Wednesday, May 21, 2008

I Wake Up Screaming


Noir
4.5 stars

After a rocky opening, this one gets going in a huge way. It must be said that Laird Cregar, for my money, steals the show as an obsessed cop that reminded me a lot of Forest Whittaker as Cavanaugh in The Shield. There are a few times when the lighting inventiveness is stunning, and really capture what noir lighting is all about. The story about a murdered model is done in a fairly complex way. Overall, the movie has a similar feel to The Night of the Hunter, in the stark, Gothic contrast.

Daisy Kenyon


40s Drama
Noirish
4 stars

This is the type of movie of which doctoral students are made. A so-called "Woman's Picture" of the immediate post-war era, with a dominant performance by Joan Crawford, and strong support from Dana Andrews and a creepy Henry Fonda. The love triangle, the noirish elements, and the depth and complexity of the characters lend this movie to analysis from all sides. Huzzah, Otto, huzzah!

The Child/L'Enfant


00s Drama
French
3.5 stars

Sad tale about a guy who sells his child because he's too lazy to get a job. Very sad & intense. Oh, the realism!

Sunday, May 18, 2008

Suburbia


80s Drama
3.5 stars

I was surprised by this film. First, by how stiff some of the acting was. But then, as I got deeper, at how well this film seemed to capture being 14-17 years old, feeling like an outcast and living like one. It's also a solid commentary on early 80s California, not too dissimilar from Repo Man (but not nearly as polished) with great live documentary-style footage of a couple bands of the era. Definitely took me back. Yeah, this is the one with a young Flea. And his rat.

Black Sunday


70s Drama
3 stars

Sheeoot. If they could've cut 45 minutes off this thing, plus rewritten the ending, they would've had something here. First off, the ending is like something out of a bad James Bond movie (bad like A View to a Kill bad). However, up until the final 30 minutes, the movie had some simmer. A plot featuring anti-Israeli terrorists planning to cause major destruction at the Super Bowl is intriguing. Bruce Dern is actually quite good here. Pretty good for the political stuff, awful for a tremendous nose dive at the end.

Saturday, May 17, 2008

Macon County Line


70s Drama
2 stars

A couple of young men with a woman in tow run into trouble in the deep south. A potentially interesting formula, but this one was a dud. Scary southerners has been done elsewhere, and better.

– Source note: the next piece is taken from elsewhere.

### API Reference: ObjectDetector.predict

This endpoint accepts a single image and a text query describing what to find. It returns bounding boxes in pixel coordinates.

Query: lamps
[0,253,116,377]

I had my finger hovering over the "stop" button on the remote like I was Jamie Farr wielding the gong on The Gong Show, but I put in the time and watched the entire thing. Bleh.

Gone Baby Gone


00s Drama
3.5 stars

This one starts out pretty good, but the veering into police corruption is a snore-bore of the highest order. Also, I haven't yet found anyone who saw this film who thinks the crime would've gone down that way. The very ending dilemma is an interesting one, however. Casey Affleck is obviously the actor Affleck to watch. Not a bad flick, just didn't sustain the good stuff long enough.

Tuesday, May 6, 2008

Two-Lane Blacktop


70s Drama
Existentialist
4.5 stars

This film can easily be held up to represent the best of 1970s American cinema. With an incredible cast (Warren Oates, James "Fire and Rain" Taylor, Dennis Wilson, and a don't blink cameo from Harry Dean Stanton), this story exists in the some of the same spaces as Easy Rider. Like Cockfighter, this film lurches ahead at its own pace using minimal dialog. Drag racing is the theme, and the viewer is challenged to draw metaphorical meaning. A strong, surreal, existential film.

Branded to Kill


60s Drama
Japanese
4 stars

This film exudes style in bunches, it's so creative. I had to start this one twice, because the first time I was starting to have a major downer. The gangster death contests are set amid heavy sexual sequences. Deviant behavior abounds. Expressionist in the same vein as Murder, My Sweet or The Professionals. Palpable desperation. This one deserves a viewing.

Young Man With A Horn


50s Drama
3.5 stars

This film touched me as a jazz lover, a non-musician and a film fan. I'm not saying this is the greatest film, but the scenes where the young boy hears the music and is able to feel it, thereby cementing his destiny, reminds me of what I felt like during the time I filmed the organists for First Gravy and heard Bob Birch with the New Mastersounds, or Nick Rossi plugging away at Club Deluxe in San Francisco. This film is about 80% great and the rest not so much.